■ Work required ■
Within the records, how many lines hold the word "frames"? State that number alone.

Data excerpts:
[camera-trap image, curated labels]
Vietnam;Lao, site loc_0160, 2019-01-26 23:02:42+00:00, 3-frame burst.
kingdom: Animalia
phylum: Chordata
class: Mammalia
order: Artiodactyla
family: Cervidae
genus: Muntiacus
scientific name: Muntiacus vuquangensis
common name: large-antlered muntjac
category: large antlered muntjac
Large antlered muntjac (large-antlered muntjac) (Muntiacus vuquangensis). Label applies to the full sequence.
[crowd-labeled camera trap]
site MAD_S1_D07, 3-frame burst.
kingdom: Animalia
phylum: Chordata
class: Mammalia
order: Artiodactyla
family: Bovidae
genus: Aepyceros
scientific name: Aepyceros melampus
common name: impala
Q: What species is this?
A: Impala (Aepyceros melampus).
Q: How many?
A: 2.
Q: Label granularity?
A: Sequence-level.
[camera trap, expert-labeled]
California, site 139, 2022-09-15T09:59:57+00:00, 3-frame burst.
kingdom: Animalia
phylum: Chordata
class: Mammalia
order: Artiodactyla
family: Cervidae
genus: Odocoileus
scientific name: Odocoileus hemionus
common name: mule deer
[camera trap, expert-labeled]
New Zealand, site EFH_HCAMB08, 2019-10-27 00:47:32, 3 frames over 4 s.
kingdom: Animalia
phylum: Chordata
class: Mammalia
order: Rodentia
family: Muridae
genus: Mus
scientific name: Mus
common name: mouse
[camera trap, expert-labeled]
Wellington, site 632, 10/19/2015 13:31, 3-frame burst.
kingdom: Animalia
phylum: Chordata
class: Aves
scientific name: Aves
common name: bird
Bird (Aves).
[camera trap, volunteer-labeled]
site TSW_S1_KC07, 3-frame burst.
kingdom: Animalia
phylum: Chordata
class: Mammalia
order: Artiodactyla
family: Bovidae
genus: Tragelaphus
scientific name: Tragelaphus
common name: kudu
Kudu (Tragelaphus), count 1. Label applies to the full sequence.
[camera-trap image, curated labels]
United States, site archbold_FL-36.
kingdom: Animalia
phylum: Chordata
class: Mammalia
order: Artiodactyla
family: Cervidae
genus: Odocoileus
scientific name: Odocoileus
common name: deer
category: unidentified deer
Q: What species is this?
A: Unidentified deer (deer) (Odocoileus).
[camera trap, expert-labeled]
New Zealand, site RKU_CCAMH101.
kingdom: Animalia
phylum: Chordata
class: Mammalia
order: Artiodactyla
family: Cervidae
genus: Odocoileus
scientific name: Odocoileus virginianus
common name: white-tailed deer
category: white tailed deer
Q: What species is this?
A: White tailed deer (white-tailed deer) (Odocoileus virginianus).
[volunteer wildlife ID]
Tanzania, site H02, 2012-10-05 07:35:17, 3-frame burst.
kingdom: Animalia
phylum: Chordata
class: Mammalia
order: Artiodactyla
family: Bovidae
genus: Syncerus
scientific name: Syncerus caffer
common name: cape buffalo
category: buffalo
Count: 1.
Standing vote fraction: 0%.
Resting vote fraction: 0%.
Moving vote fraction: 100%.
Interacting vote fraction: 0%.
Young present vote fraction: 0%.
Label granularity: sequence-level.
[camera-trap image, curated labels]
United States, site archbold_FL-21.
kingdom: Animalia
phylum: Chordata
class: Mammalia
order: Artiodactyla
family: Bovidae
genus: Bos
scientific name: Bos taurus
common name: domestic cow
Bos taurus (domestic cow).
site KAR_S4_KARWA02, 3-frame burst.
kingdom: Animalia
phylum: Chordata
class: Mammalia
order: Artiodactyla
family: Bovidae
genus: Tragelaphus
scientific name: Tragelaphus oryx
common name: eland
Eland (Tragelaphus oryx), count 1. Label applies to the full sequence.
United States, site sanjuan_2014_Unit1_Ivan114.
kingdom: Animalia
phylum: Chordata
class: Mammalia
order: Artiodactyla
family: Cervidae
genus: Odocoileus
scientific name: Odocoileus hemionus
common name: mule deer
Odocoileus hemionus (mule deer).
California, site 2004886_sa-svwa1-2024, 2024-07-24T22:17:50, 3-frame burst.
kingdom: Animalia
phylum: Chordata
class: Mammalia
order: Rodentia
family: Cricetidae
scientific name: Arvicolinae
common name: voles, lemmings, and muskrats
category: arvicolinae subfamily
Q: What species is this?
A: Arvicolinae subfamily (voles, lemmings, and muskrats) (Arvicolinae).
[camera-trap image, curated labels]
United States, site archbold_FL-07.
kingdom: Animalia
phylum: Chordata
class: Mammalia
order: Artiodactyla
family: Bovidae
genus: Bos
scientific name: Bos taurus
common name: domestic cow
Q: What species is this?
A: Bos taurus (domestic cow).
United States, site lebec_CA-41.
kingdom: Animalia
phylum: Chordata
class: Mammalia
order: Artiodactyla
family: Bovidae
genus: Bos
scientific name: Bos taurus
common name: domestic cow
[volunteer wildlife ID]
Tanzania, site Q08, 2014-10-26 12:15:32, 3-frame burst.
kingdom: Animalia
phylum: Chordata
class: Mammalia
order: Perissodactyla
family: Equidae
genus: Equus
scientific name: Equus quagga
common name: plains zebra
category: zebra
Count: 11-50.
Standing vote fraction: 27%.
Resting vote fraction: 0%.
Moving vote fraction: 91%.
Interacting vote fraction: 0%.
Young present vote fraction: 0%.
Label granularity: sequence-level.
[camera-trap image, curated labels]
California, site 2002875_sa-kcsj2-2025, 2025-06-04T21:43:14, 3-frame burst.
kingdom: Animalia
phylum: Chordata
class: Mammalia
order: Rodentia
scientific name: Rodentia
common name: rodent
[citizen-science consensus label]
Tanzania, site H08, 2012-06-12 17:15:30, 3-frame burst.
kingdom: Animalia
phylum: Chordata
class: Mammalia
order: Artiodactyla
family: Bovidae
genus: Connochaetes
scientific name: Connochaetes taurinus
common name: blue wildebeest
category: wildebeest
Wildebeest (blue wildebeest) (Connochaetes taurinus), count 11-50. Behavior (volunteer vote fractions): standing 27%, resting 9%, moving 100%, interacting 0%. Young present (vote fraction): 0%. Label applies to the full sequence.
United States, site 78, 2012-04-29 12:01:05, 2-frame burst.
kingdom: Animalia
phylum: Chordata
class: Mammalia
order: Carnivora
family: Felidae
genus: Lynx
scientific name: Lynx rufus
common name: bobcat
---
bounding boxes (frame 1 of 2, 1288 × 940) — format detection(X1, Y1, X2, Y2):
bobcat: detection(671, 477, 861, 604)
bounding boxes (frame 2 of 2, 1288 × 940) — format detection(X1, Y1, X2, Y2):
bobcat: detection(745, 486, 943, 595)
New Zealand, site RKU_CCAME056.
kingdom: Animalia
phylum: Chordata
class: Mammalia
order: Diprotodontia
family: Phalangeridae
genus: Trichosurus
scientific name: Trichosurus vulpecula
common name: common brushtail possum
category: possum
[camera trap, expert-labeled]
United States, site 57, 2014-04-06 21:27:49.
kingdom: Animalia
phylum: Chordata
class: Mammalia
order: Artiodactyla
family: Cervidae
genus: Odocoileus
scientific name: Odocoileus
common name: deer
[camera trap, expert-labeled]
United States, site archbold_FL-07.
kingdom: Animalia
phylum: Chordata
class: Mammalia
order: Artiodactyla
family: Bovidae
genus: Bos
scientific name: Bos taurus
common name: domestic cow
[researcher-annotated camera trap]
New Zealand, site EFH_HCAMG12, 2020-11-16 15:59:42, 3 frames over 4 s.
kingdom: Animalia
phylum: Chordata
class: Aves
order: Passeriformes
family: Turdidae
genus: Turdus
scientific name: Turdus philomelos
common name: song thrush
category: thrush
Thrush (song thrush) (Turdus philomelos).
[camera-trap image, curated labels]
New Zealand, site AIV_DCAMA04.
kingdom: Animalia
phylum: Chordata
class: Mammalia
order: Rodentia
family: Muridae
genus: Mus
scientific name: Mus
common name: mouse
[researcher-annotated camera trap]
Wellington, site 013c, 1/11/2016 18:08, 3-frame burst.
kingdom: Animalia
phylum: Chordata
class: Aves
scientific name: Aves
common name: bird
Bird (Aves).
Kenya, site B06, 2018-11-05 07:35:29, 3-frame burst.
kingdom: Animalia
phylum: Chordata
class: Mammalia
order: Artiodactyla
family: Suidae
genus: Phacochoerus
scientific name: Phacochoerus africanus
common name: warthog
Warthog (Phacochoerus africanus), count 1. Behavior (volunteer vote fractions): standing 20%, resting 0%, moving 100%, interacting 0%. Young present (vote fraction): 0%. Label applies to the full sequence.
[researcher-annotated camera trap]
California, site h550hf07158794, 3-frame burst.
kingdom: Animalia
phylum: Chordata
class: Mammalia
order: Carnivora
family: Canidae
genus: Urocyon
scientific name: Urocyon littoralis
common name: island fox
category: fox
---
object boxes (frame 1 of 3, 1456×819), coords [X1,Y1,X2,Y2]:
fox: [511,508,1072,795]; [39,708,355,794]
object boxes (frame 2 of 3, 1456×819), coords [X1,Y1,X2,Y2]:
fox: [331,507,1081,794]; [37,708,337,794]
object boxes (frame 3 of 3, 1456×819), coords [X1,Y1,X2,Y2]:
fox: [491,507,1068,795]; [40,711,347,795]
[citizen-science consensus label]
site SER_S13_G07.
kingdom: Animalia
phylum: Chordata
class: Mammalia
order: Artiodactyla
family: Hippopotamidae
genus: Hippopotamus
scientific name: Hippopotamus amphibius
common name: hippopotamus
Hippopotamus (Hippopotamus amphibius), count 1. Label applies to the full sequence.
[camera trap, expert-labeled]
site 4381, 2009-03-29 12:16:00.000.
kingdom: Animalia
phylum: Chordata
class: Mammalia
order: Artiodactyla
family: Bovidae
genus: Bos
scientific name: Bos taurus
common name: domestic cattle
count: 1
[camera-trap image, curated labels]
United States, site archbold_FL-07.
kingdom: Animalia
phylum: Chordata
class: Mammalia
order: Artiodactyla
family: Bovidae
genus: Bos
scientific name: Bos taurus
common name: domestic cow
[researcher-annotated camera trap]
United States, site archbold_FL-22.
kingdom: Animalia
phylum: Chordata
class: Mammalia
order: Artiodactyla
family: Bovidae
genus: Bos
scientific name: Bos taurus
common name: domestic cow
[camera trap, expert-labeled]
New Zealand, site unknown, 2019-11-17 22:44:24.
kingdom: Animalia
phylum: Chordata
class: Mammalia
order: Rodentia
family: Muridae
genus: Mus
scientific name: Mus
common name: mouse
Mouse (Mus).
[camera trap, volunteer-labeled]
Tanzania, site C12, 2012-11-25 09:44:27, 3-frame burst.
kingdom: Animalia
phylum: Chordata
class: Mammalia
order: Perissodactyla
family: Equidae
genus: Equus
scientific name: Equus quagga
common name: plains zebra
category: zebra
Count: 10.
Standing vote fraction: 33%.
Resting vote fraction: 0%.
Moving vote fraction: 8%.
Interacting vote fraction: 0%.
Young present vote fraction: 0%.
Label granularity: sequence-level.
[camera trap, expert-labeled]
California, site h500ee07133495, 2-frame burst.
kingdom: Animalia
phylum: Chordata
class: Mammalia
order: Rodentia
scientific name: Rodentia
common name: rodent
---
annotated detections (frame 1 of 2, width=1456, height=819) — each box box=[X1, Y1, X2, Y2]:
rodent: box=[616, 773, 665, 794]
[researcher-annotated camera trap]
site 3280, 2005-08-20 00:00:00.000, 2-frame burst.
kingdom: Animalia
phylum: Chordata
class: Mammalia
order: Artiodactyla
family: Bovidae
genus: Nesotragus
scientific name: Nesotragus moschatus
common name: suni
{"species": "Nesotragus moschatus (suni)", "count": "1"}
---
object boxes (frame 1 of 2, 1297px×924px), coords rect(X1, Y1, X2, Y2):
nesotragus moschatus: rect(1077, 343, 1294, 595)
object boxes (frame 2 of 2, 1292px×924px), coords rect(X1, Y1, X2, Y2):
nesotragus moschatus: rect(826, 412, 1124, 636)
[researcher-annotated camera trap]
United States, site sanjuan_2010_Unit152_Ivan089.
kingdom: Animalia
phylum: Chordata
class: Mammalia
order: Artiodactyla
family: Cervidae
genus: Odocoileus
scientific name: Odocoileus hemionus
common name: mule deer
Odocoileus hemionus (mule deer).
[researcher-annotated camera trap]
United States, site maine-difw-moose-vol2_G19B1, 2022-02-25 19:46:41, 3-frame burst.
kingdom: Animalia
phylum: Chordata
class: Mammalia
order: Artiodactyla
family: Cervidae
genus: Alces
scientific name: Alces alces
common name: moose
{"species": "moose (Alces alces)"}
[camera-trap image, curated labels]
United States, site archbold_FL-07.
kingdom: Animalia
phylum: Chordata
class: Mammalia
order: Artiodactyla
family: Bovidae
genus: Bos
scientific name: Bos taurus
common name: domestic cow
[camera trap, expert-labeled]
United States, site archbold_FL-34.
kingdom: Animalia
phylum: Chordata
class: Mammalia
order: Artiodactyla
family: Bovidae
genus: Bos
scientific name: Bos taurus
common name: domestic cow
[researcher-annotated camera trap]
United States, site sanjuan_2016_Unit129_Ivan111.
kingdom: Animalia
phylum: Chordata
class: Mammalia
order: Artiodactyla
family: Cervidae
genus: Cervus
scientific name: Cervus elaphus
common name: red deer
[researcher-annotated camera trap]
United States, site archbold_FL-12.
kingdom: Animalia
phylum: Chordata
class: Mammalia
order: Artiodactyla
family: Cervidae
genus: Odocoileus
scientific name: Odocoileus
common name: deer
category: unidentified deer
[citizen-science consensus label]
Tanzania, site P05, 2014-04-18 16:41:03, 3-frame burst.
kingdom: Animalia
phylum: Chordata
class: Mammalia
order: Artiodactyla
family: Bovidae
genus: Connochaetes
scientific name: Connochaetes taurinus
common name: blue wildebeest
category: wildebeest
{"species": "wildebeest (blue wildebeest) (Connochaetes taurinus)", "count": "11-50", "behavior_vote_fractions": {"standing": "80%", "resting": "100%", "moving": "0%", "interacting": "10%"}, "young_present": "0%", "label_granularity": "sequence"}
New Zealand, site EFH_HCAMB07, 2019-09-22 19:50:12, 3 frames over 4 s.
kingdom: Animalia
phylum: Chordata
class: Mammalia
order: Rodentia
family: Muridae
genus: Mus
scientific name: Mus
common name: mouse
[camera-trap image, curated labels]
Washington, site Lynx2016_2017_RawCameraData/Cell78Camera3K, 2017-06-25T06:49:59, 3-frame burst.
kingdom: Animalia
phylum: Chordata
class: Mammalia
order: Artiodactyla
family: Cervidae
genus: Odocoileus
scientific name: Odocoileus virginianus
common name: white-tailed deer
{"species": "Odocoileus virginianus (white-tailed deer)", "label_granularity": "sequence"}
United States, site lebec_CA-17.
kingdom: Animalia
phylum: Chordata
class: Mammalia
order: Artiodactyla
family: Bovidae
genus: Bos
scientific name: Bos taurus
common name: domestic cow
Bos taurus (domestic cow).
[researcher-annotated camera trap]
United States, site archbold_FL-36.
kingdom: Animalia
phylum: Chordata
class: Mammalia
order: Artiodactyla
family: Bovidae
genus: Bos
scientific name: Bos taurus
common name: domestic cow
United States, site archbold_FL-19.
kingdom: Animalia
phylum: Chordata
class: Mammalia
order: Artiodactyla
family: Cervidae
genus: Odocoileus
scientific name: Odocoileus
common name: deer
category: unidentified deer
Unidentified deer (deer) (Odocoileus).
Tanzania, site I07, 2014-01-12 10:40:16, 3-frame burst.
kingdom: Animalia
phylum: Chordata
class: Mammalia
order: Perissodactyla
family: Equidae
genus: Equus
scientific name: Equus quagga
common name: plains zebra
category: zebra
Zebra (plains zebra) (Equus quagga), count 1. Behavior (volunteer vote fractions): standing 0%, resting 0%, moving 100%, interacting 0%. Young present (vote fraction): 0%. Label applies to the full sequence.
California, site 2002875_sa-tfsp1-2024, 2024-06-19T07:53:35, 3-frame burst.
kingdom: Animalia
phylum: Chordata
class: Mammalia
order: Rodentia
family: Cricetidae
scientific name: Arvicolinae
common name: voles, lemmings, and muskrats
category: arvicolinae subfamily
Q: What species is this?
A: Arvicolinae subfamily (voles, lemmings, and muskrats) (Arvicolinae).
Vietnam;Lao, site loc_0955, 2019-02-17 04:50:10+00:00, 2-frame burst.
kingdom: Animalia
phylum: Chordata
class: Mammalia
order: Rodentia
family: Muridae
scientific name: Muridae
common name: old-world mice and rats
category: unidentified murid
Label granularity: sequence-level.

■ Written answer ■
3